Mild
The Chair Across the Room
489 words · 3 min read
The chair was exactly where she had put it. She had moved it herself, two feet back from the foot of the bed, angled just slightly toward the lamp, and she had said: stay there. He had nodded and sat down and he had not moved since. That was the thing about him. He did what she asked.
The rain was steady against the window glass — not loud, but present, the kind of sound that made the room feel sealed. The lamp threw its low amber circle across the bed, and she was at the center of it, and she was aware of her own skin in a way that was almost uncomfortable. The air in the room had a temperature. She felt it across her collarbone, across the soft inside of her arms, in the small hollow below her sternum. She had been naked in front of him before. This was different. This was chosen and deliberate and she had made him sit in the chair and she had not yet done anything.
The dildo was beside her on the bed. Silicone, matte, a particular weight she knew the way she knew her own hands. She had used it for months in the dark, alone, with her face turned away from nothing. She had thought about this — about him in the chair, about the lamp, about the rain — and the thinking had been its own kind of wanting, separate from the object itself. Now the object was here and he was here and she was the one who had arranged all of it, and her stomach contracted once, sharply, at the realization that there was nothing left to arrange.

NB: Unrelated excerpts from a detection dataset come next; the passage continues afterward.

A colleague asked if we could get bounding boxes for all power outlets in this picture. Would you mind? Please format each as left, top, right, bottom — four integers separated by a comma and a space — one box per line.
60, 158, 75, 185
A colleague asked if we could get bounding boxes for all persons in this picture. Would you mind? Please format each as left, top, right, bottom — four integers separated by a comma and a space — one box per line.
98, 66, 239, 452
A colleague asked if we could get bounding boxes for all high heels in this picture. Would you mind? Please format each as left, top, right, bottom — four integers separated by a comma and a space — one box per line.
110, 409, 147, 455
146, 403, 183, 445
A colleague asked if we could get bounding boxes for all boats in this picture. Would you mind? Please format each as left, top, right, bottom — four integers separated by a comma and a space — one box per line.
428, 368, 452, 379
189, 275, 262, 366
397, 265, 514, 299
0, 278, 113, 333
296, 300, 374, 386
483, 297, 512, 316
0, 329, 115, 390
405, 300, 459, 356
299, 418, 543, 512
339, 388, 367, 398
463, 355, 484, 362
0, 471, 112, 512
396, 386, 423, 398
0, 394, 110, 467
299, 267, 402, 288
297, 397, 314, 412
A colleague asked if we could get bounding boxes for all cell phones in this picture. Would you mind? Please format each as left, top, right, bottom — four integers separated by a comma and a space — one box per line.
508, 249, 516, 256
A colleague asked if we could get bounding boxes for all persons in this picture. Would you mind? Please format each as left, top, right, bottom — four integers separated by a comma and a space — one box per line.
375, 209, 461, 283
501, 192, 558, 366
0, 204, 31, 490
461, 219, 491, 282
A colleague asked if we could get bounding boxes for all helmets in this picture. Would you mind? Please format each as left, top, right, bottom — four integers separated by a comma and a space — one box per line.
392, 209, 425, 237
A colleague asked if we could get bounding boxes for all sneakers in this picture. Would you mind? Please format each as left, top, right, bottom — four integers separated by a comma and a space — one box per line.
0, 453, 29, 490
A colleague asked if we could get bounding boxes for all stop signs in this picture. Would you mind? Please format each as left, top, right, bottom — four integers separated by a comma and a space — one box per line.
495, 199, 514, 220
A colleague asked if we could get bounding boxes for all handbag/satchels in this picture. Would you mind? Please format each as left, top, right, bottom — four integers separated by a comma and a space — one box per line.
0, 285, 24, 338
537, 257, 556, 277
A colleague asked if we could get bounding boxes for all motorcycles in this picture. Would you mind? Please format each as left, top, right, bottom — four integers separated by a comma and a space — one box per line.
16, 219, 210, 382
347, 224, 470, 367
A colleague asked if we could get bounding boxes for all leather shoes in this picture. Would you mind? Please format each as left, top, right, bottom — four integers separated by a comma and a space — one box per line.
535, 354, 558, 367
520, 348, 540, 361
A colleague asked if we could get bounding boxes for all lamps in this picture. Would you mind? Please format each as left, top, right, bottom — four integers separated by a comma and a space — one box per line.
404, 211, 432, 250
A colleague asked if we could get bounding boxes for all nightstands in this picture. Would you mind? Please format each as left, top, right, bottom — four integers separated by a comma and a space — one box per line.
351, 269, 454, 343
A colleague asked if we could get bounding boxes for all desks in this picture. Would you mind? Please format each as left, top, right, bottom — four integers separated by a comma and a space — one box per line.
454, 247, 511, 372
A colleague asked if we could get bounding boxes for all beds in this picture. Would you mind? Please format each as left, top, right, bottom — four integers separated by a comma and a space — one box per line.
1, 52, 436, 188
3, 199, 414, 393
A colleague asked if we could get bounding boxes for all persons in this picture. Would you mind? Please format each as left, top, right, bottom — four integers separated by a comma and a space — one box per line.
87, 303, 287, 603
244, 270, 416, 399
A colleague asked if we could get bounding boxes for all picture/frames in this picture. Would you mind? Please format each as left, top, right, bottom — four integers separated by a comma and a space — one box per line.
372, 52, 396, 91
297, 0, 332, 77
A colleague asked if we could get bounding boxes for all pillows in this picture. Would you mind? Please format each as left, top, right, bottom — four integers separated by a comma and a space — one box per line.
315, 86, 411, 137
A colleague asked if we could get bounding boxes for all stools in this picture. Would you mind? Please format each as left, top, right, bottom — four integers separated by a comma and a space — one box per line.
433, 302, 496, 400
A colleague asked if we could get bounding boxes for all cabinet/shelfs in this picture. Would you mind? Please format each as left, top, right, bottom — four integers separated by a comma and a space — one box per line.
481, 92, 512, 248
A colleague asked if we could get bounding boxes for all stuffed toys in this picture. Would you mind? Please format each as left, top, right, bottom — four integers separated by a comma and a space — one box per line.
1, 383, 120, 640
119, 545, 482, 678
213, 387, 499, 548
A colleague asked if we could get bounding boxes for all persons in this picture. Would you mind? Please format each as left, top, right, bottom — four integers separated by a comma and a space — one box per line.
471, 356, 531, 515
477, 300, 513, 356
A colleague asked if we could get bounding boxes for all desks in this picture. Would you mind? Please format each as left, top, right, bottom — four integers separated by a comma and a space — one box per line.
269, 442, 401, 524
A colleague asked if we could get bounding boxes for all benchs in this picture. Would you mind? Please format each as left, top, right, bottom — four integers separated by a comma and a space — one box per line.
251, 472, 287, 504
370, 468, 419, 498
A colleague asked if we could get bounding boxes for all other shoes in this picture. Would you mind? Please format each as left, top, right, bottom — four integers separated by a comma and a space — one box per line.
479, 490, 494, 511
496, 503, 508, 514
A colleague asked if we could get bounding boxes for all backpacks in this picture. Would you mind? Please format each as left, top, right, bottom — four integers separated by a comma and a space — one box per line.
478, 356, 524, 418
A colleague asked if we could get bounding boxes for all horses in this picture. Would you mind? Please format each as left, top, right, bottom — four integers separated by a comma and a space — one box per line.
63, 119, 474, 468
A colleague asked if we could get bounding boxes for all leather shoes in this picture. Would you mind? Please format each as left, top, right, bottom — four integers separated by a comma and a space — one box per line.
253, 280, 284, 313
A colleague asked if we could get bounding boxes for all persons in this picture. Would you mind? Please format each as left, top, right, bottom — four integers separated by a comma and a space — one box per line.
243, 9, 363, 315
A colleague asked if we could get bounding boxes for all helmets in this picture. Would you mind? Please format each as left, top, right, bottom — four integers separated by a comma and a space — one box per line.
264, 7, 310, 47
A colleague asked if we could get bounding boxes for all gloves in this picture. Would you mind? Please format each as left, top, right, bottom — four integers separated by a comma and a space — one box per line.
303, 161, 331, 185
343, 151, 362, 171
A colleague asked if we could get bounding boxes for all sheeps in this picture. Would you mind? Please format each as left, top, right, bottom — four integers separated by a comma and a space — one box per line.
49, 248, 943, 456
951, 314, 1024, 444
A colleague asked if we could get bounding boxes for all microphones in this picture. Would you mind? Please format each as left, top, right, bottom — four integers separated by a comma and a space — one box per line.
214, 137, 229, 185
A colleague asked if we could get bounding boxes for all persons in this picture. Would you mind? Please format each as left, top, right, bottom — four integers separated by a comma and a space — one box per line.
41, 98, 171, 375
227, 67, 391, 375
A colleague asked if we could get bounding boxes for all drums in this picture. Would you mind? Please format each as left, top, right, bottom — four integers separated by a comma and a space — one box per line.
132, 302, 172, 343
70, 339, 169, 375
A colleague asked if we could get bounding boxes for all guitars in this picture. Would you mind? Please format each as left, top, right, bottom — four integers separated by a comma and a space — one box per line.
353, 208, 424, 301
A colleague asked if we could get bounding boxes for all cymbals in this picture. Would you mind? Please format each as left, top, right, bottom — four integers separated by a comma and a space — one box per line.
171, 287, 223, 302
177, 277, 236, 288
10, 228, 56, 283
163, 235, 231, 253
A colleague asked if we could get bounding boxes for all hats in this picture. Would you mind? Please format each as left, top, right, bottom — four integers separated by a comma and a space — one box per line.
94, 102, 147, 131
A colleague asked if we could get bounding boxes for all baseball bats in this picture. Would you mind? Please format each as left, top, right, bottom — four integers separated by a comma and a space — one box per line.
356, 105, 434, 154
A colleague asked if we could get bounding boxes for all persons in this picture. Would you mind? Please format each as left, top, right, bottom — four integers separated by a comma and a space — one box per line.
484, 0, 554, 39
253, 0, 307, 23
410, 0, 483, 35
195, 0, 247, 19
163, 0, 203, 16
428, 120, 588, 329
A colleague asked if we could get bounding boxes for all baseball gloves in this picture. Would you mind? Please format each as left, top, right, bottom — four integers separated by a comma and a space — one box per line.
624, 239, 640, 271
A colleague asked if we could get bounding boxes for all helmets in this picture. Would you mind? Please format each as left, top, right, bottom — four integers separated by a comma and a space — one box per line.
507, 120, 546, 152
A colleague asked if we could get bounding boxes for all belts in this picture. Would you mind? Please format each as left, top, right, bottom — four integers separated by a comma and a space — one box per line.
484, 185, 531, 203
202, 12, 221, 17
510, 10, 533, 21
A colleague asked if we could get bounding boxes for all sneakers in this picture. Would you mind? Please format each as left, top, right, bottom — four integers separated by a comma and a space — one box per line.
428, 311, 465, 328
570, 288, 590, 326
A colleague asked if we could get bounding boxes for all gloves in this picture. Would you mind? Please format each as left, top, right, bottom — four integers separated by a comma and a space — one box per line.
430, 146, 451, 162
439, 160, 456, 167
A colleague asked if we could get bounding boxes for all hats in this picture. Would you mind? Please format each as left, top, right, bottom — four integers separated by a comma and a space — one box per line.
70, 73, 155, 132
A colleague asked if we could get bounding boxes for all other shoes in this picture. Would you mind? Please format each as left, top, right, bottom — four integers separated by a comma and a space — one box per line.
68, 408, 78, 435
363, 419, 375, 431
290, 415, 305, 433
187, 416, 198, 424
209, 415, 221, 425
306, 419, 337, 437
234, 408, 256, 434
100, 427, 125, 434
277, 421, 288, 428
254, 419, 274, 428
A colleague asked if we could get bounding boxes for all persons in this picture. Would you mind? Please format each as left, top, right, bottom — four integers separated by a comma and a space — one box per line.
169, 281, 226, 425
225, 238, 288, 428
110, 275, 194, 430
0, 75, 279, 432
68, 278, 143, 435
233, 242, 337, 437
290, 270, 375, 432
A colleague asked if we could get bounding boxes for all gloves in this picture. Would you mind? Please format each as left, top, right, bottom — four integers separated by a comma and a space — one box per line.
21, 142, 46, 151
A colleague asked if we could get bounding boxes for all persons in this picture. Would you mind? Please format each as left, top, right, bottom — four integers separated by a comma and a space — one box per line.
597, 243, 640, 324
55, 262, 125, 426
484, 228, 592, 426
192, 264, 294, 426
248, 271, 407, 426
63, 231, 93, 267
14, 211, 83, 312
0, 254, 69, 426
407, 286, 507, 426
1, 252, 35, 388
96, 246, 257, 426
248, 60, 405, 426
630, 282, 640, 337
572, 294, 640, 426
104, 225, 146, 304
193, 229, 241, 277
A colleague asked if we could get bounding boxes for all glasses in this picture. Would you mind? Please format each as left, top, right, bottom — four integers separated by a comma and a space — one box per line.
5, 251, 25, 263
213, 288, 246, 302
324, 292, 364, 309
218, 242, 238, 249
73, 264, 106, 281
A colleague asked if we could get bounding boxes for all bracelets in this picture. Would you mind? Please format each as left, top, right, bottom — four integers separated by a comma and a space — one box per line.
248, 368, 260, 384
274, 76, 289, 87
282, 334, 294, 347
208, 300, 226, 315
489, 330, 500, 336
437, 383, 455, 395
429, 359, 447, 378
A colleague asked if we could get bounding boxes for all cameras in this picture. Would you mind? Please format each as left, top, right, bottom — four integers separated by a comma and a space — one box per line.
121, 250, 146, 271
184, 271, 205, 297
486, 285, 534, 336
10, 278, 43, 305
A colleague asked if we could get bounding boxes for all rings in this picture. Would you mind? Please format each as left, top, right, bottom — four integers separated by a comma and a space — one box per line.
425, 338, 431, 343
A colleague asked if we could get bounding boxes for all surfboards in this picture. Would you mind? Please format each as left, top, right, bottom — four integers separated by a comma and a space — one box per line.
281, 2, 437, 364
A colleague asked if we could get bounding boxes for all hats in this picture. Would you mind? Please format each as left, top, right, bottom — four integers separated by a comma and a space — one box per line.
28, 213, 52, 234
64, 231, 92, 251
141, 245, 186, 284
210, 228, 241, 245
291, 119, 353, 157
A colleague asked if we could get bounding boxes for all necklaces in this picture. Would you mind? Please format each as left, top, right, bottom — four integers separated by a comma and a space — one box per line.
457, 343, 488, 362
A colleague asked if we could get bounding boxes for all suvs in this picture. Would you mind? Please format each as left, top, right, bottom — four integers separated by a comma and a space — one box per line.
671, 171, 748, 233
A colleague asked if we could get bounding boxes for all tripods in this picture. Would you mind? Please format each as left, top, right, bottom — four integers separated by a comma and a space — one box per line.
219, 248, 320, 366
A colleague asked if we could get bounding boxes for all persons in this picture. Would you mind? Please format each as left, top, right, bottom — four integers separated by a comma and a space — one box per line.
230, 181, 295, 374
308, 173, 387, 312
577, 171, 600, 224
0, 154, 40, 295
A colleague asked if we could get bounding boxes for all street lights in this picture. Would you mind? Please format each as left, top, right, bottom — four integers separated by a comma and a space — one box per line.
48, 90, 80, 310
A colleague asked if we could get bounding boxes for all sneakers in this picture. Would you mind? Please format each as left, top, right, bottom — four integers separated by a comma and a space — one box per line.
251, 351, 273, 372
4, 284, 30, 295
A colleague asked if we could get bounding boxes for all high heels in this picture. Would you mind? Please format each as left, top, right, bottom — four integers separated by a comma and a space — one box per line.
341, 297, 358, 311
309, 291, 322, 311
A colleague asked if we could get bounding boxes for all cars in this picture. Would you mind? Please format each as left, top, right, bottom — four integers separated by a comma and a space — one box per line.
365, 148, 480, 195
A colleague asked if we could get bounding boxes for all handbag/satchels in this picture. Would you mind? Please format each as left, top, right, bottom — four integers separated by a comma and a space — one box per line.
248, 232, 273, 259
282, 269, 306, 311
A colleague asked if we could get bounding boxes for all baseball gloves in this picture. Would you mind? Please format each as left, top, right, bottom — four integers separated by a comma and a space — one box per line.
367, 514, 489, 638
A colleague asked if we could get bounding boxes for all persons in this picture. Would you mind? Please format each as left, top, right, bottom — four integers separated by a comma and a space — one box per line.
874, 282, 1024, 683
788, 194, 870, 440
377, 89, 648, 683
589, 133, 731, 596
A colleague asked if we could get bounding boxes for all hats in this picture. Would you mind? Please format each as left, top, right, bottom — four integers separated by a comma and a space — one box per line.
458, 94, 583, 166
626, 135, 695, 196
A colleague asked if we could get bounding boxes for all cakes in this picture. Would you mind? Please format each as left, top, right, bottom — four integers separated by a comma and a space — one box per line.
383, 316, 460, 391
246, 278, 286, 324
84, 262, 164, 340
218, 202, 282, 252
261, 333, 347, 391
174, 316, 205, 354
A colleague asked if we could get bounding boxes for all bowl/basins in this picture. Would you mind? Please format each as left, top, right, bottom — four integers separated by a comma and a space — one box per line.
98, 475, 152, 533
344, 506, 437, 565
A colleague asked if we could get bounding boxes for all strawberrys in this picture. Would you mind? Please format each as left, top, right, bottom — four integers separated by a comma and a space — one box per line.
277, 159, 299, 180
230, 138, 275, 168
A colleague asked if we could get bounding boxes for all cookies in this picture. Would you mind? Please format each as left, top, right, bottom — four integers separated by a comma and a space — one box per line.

She looked at him. He was watching her face, not her body, which was somehow worse — more intimate — and she felt the look travel from her chest down to her thighs, which were still pressed together, the muscles holding a tension she hadn't consciously asked them to hold. She let herself feel the pressure of that. Thighs against each other, the slight heat of her own skin.
Her right hand moved to rest on her stomach, just below her navel. Not moving lower. Not yet. Her left hand was flat against the sheet beside her hip, fingers spread.
She inhaled. The exhale came out uneven, longer at the end than she had planned, and the sound of it — small, involuntary — arrived in the room between them. She watched his hands tighten on the arms of the chair. He did not move.
Her right hand drifted lower. She felt the first brush of her own fingers before they reached where she meant to go, and she stopped there — hovering, the warmth of her own body rising up to meet her palm before contact — aware of the rain, the lamp, the specific weight of his attention from the chair across the room.